WASATCH COUNTY, Utah — The Wasatch County Fire District plans to change how volunteer firefighters and EMTs are paid during the overnight shift in Wallsburg and Heber.
“The ambulance, the fire trucks are still staying in the station. I’ve heard rumor that we were pulling them out. They’re there, we want to protect the citizens, all the citizens of the county,” Wasatch County Fire Chief Ernie Giles said to FOX 13. “Nobody’s being fired, nobody’s not being taken care of, they’re going to be paid — it’s just going to be by an hourly basis.”

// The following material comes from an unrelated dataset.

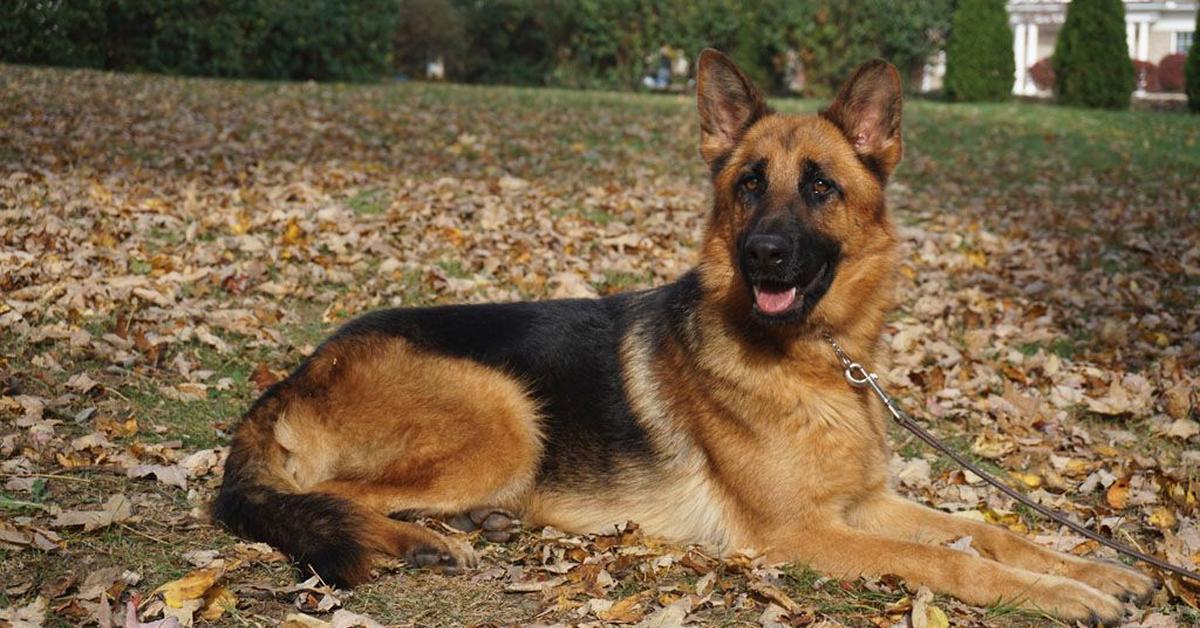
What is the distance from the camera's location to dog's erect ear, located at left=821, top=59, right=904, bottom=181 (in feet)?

Giles says the 6 p.m. to 6 a.m. 'on-call' shift compensates their volunteers with a shift stipend and an hourly wage for calls. Beginning January 1, 2020, roughly 30 volunteer fire/EMS staff will transition from County employees to Fire District employees and will no longer be paid the $180 per-person, per-shift stipend.

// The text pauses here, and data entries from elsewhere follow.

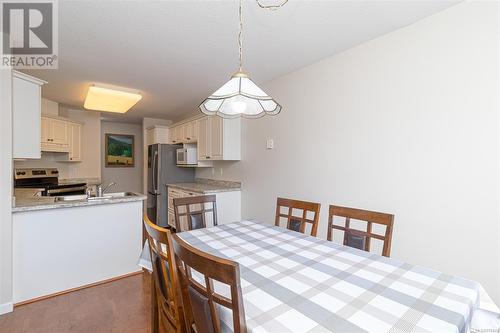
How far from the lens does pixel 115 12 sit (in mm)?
1696

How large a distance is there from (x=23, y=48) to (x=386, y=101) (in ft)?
10.8

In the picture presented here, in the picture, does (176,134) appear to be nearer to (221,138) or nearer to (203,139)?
(203,139)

“It affects families. I mean it — the amount of money that’s being paid, it affects them. So I wanted to give them a heads up — this isn’t something that just came down the pike last week. I think the very first announcement was in May or June of this year," Giles said. “I think they’ll be reasonably compensated for the time, but it’ll only be for the time when they’re on a call.”
The hourly wage will only be earned when volunteers respond to a call. Residents of Wallsburg are concerned if this will impact response time.
“We depend a lot on the EMT and the fire department here," said Wasatch County resident Linda Young.
Young told FOX 13 that her husband has required emergency response before.
“It was a very serious accident, and a friend of ours called the ambulance, and within five minutes they were at our house... I worry that if that happens, any kind of accident happens, they have to come from Heber," Young said. "We heat [our house] with wood — you know our house would burn down before they [firefighters] would get out here.”
Wallsburg residents will have the opportunity to ask questions and address concerns at a public meeting on Tuesday at the Wallsburg Town Hall beginning at 7 p.m.
Celeni Richins, the Mayor of Wallsburg, is concerned with the potential for those 'optional' overnight calls no longer being answered locally by Wallsburg first responders.
“So then I wonder and I worry that then those optional times might not be — they may or may not answer the calls, and so then we’ll be having people respond from Heber or Midway and the response time will be drastically more than using the station that we have right here," Richins said exclusively to FOX 13.
Richins noted how vital EMTs are. She got her EMT license this past summer.
“EMTs are worried about their pay, other residents are worried that they are not going to get the service that other taxpayers are getting and they deserve," she said.
Giles plans to hire six full-time firefighter/EMTs in 2020 to help off-set the call volume. They will be based out of Heber/Midway and Jordanelle.
“We’re trying to do the best thing for the citizens of the district, and I actually try to protect them the best we can with the money we have," he said.